GIVEN TEXT section start

Coolly combining the ancient with the ultramodern, Lebanon is one of the most captivating countries in the Middle East. From the Phoenician findings of Tyre (Sour) and Roman Baalbek's tremendous temple to Beirut's BO18 and Bernard Khoury's modern movement, the span of Lebanon's history leaves many visitors spinning. Tripoli (Trablous) is considered to have the best souk in the country and is famous for its Mamluk architecture. It's well equipped with a taste of modernity as well; Jounieh, formerly a sleepy fishing village, is a town alive with nightclubs and glitz on summer weekends.

With all of the Middle East's best bits - warm and welcoming people, mind-blowing history and considerable culture, Lebanon is also the antithesis of many people's imaginings of the Middle East: mostly mountainous with skiing to boot, it's also laid-back, liberal and fun. While Beirut is fast becoming the region's party place, Lebanon is working hard to recapture its crown as the 'Paris of the Orient'.

The rejuvenation of the Beirut Central District is one of the largest, most ambitious urban redevelopment projects ever undertaken. Travellers will find the excitement surrounding this and other developments and designs palpable - and very infectious.

Finally, Lebanon's cuisine is considered the richest of the region. From hummus to hommard (lobster), you'll dine like a king. With legendary sights, hospitality, food and nightlife, what more could a traveller want?

Introducing Beirut

What Beirut is depends entirely on where you are. If you’re gazing at the beautifully reconstructed colonial relics and mosques of central Beirut’s Downtown, the city is a triumph of rejuvenation over disaster.

GIVEN TEXT section end
INFORMATION SUPPLIED section start

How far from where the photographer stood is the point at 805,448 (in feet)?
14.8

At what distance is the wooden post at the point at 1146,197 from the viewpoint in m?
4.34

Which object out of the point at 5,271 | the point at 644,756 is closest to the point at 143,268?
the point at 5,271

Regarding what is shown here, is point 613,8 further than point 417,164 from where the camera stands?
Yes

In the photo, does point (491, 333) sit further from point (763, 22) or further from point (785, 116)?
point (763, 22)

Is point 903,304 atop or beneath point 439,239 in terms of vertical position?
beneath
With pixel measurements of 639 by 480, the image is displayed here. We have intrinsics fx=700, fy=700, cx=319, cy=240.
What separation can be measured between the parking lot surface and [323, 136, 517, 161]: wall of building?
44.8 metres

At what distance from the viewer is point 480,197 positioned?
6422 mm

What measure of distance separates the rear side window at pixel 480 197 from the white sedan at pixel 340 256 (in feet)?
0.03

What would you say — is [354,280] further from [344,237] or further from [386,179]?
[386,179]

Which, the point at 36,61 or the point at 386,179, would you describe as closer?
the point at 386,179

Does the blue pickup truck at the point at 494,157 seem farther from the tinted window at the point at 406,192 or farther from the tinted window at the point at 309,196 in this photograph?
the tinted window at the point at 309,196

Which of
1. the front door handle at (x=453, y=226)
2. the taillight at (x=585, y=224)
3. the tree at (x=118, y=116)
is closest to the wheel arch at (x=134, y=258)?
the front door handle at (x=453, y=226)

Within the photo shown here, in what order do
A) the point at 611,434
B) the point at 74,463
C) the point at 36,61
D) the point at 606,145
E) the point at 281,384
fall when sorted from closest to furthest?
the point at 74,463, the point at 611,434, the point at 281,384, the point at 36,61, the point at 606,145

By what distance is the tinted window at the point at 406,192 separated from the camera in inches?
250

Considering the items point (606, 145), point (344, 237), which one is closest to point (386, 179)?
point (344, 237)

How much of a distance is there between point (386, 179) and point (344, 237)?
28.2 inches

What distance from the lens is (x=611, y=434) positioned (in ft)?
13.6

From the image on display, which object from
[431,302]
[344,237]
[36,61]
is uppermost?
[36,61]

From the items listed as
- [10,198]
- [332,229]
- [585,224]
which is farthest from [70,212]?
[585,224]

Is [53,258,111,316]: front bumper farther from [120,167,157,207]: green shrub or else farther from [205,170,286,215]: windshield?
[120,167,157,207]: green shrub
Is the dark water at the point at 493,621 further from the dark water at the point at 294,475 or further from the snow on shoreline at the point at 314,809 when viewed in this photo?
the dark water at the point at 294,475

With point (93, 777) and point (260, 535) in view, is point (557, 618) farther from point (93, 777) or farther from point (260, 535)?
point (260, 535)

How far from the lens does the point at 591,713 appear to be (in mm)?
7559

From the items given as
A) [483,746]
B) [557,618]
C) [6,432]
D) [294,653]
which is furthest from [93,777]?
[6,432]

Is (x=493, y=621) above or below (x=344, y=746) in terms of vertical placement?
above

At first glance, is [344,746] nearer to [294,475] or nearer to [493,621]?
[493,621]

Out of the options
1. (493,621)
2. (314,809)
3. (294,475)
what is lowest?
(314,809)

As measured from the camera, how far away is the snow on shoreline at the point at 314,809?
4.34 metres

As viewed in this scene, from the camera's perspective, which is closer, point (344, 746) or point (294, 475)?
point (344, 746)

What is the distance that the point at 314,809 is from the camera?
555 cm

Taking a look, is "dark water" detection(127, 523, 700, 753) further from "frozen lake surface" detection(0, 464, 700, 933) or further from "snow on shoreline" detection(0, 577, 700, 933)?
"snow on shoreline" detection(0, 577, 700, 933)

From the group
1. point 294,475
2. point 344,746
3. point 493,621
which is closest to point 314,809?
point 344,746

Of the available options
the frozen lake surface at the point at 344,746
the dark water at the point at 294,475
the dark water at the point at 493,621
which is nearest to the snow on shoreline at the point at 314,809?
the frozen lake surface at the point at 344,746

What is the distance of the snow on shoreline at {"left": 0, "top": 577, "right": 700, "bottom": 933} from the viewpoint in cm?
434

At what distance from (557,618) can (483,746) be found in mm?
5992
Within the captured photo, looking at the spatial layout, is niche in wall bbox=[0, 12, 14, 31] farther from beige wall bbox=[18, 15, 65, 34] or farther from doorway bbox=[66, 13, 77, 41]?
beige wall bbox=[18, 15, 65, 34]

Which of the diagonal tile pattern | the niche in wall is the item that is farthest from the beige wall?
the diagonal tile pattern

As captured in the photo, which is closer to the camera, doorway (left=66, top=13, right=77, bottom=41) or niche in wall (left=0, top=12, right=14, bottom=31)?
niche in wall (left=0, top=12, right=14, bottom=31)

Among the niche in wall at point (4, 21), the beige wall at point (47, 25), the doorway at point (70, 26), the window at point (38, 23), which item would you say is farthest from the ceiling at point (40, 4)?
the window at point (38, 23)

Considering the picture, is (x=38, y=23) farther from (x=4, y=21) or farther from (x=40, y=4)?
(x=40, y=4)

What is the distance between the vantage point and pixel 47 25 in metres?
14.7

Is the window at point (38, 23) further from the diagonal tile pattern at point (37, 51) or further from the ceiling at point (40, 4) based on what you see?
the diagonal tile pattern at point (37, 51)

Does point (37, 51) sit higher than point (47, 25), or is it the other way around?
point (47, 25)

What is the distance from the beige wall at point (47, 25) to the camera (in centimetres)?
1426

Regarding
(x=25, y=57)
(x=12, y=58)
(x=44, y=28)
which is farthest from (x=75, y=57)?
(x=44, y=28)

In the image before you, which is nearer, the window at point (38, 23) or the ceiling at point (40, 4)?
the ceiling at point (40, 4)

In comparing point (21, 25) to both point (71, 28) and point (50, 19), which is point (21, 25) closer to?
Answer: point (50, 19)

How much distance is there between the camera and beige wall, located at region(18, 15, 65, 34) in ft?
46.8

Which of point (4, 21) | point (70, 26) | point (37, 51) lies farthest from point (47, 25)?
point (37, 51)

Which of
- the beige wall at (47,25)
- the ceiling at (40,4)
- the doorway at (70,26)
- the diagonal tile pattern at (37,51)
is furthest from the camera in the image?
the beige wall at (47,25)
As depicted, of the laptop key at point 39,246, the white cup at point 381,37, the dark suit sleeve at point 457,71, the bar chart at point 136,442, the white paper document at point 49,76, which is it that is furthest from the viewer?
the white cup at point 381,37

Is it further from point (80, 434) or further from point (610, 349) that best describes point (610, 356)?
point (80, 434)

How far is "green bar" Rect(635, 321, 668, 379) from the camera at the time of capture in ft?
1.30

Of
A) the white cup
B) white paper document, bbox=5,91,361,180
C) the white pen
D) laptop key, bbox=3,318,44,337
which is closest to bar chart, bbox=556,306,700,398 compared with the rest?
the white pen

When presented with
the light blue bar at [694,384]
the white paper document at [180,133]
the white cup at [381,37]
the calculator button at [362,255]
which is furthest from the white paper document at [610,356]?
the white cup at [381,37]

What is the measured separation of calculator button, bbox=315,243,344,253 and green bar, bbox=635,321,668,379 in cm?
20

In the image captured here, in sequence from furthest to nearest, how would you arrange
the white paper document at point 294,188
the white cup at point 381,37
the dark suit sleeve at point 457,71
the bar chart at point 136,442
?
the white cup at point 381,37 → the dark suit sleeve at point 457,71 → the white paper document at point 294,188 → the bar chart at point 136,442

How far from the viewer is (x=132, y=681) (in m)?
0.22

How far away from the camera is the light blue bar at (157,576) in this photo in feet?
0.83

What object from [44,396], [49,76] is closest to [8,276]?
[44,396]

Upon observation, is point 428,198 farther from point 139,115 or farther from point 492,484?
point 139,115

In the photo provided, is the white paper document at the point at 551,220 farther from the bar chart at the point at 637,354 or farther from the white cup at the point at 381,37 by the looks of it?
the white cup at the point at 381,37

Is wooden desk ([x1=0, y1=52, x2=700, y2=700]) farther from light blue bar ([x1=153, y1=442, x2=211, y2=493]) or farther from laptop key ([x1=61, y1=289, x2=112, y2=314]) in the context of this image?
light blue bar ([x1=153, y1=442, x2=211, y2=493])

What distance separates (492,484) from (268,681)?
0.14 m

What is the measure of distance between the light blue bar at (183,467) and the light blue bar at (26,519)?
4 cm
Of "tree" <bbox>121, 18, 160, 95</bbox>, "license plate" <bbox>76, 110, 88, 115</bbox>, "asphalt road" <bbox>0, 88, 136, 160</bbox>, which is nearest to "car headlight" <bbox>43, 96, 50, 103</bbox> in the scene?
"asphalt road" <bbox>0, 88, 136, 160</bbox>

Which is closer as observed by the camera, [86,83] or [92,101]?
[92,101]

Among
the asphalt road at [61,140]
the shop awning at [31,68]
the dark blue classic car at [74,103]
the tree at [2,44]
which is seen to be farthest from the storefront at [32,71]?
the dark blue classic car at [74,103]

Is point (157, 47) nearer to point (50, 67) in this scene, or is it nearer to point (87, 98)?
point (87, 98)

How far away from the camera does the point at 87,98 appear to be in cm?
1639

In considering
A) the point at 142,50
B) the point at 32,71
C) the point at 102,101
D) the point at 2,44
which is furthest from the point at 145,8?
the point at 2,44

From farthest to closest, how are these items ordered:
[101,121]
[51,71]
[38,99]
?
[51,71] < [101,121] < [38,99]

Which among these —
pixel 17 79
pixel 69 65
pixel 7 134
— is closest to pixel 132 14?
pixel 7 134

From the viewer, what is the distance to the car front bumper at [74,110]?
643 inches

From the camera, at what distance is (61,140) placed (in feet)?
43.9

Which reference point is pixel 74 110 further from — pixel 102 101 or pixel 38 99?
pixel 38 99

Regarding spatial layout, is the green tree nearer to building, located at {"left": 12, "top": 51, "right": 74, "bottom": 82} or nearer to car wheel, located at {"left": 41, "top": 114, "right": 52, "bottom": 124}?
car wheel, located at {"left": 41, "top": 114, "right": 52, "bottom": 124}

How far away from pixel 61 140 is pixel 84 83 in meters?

INFORMATION SUPPLIED section end

> **LIST OF TASKS**:
a: Repeat the passage on Lebanon, starting at "The rejuvenation of" and ending at "a traveller want?", but swap "palpable" for "tangible".
b: Write the next part of the passage on Lebanon and Beirut, picking up after its last sentence.

> **TASK-BY-TASK RESULTS**:
a:
The rejuvenation of the Beirut Central District is one of the largest, most ambitious urban redevelopment projects ever undertaken. Travellers will find the excitement surrounding this and other developments and designs tangible - and very infectious.

Finally, Lebanon's cuisine is considered the richest of the region. From hummus to hommard (lobster), you'll dine like a king. With legendary sights, hospitality, food and nightlife, what more could a traveller want?

b:
If you’re in the young, vibrant neighbourhoods of Gemmayzeh or Achrafiye, Beirut is about living for the moment: partying, eating and drinking as if there’s no tomorrow. If you’re standing in the shadow of buildings still peppered with bullet holes, or walking the Green Line with an elderly resident, it’s a city of bitter memories and a dark past. If you’re with Beirut’s Armenians, Beirut is about salvation; if you’re with its handful of Jews, it’s about hiding your true identity. Here you’ll find the freest gay scene in the Arab Middle East, yet homosexuality is still illegal. If you’re in one of Beirut’s southern refugee camps, Beirut is about sorrow and displacement; other southern districts are considered a base for paramilitary operations and south Beirut is home to infamous Hezbollah secretary general, Hassan Nasrallah. For some, it’s a city of fear; for others, freedom.

Throw in maniacal drivers, air pollution from old, smoking Mercedes taxis, world-class universities, bars to rival Soho and coffee thicker than mud, political demonstrations, and swimming pools awash with more silicone than Miami. Add people so friendly you’ll swear it can’t be true, a political situation existing on a knife-edge, internationally renowned museums and gallery openings that continue in the face of explosions, assassinations and power cuts, and you’ll find that you’ve never experienced a capital city quite so alive and kicking – despite its frequent volatility.